Return the data below unchanged, without images.

++++++++

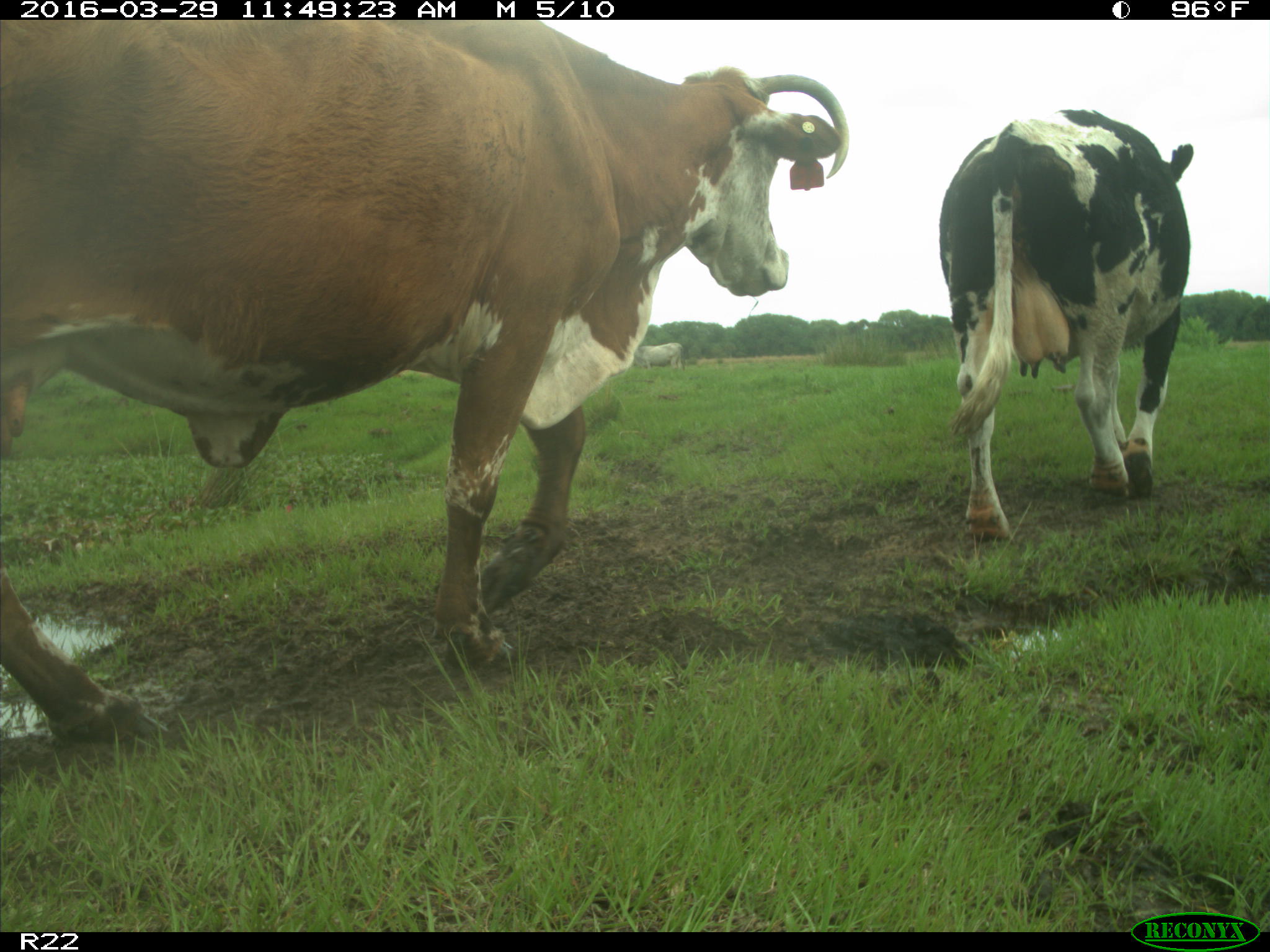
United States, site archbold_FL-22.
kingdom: Animalia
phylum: Chordata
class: Mammalia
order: Artiodactyla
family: Bovidae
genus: Bos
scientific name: Bos taurus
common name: domestic cow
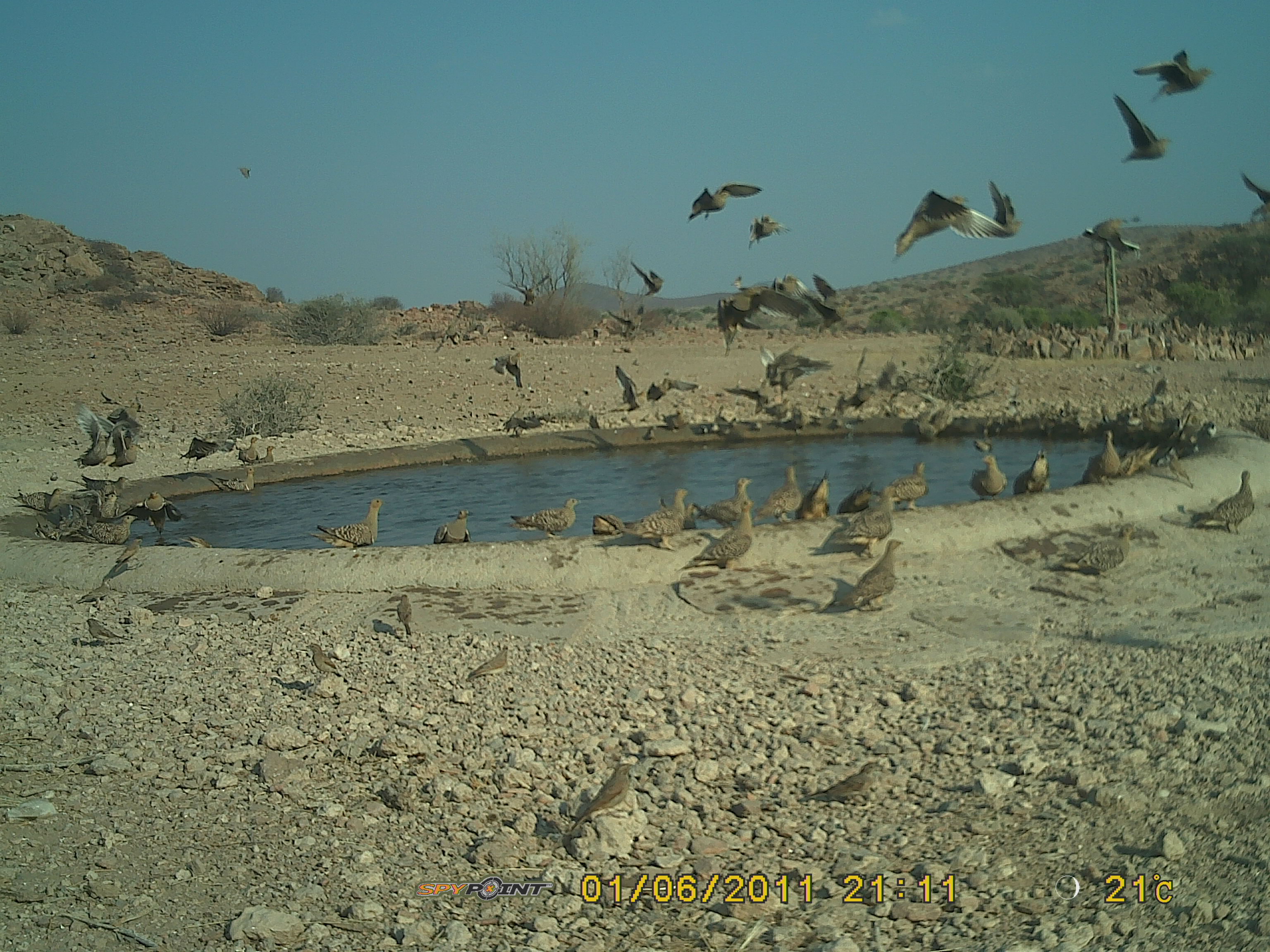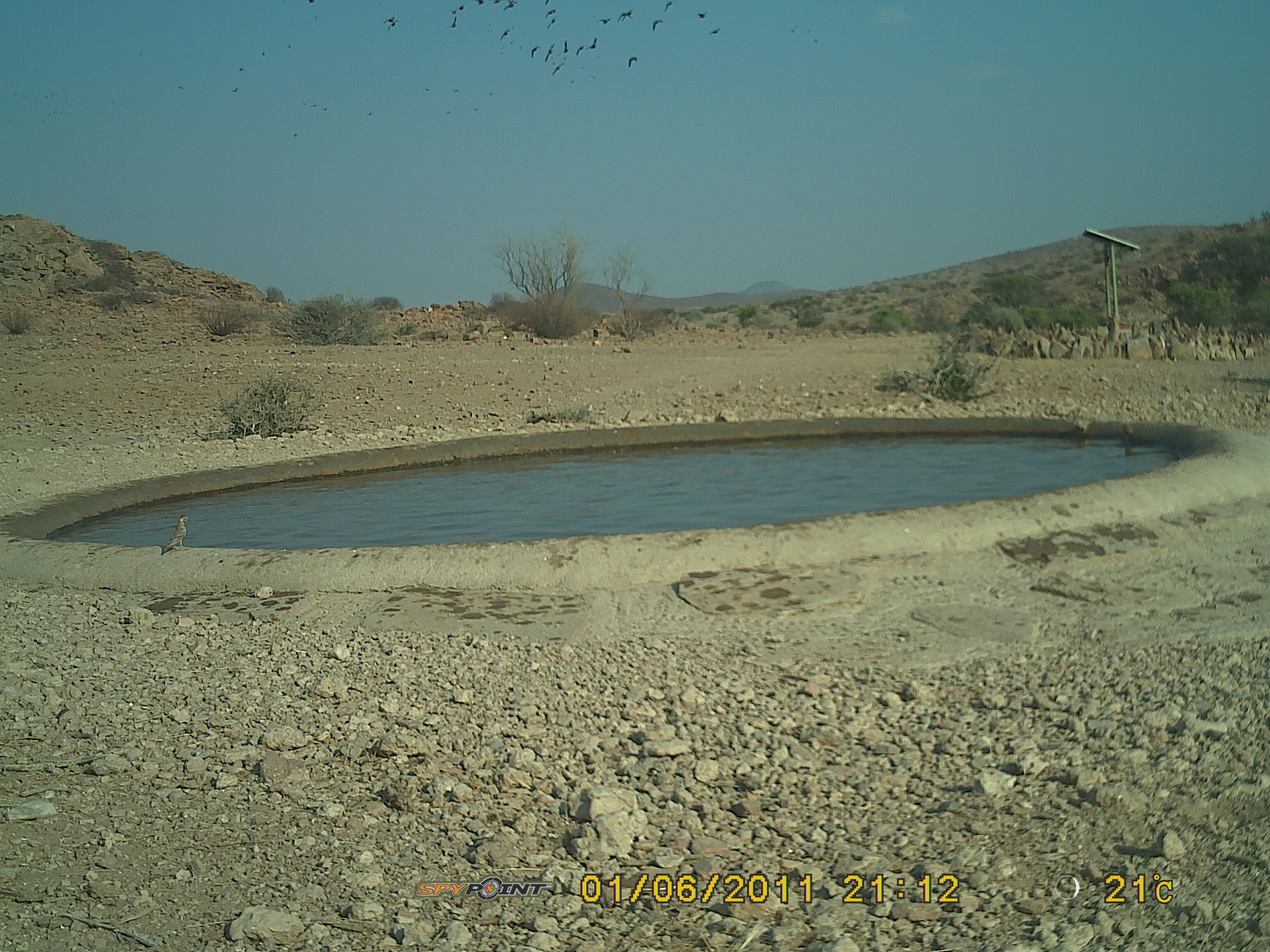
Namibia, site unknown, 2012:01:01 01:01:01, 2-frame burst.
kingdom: Animalia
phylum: Chordata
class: Aves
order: Pterocliformes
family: Pteroclidae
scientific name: Pteroclidae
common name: sandgrouse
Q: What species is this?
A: Pteroclidae (sandgrouse).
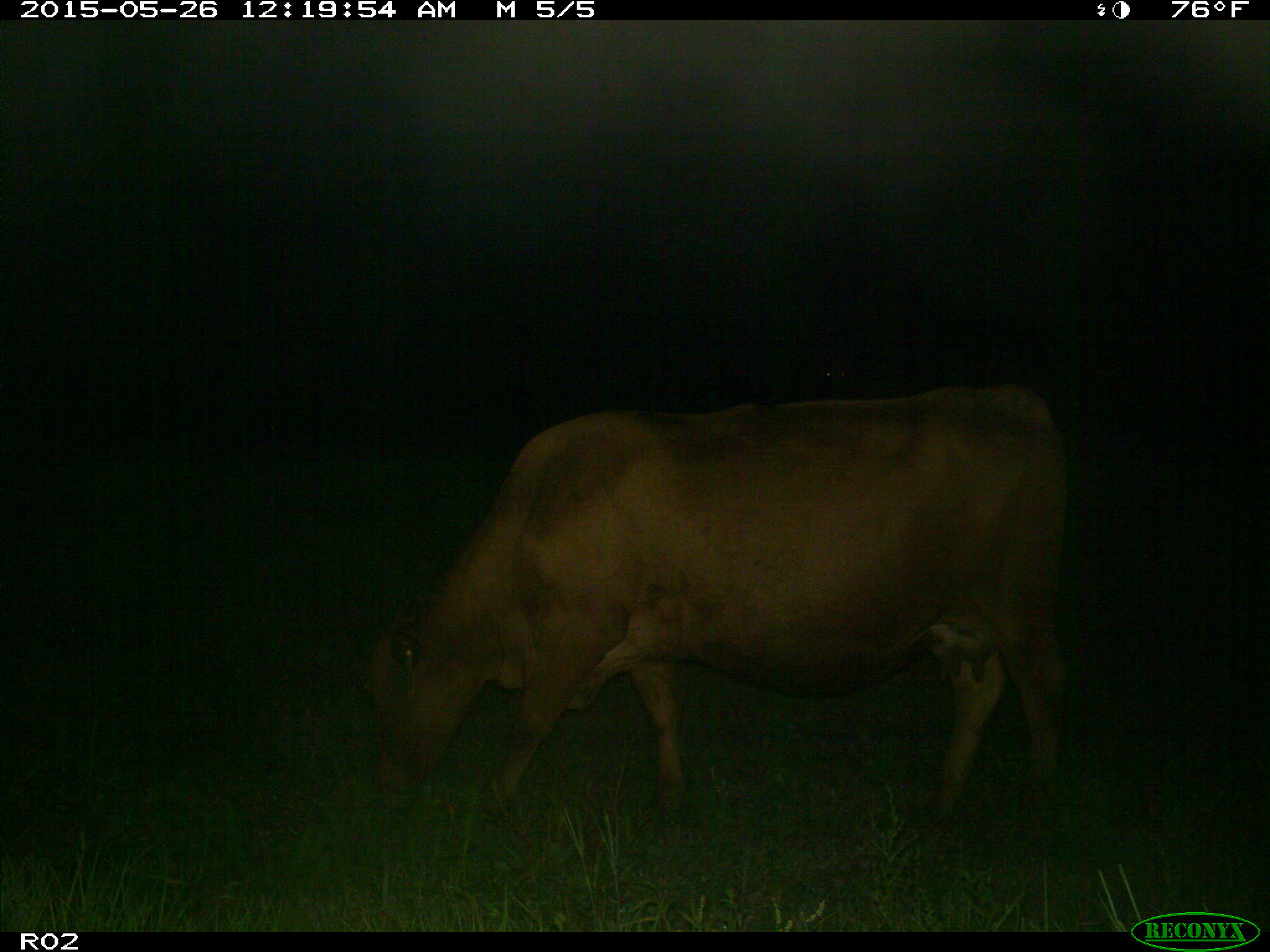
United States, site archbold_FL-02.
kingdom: Animalia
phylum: Chordata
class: Mammalia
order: Artiodactyla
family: Bovidae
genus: Bos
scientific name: Bos taurus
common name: domestic cow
Bos taurus (domestic cow).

++++++++

ANSWER AREA –
United States, site archbold_FL-22.
kingdom: Animalia
phylum: Chordata
class: Mammalia
order: Artiodactyla
family: Bovidae
genus: Bos
scientific name: Bos taurus
common name: domestic cow
Namibia, site unknown, 2012:01:01 01:01:01, 2-frame burst.
kingdom: Animalia
phylum: Chordata
class: Aves
order: Pterocliformes
family: Pteroclidae
scientific name: Pteroclidae
common name: sandgrouse
Q: What species is this?
A: Pteroclidae (sandgrouse).
United States, site archbold_FL-02.
kingdom: Animalia
phylum: Chordata
class: Mammalia
order: Artiodactyla
family: Bovidae
genus: Bos
scientific name: Bos taurus
common name: domestic cow
Bos taurus (domestic cow).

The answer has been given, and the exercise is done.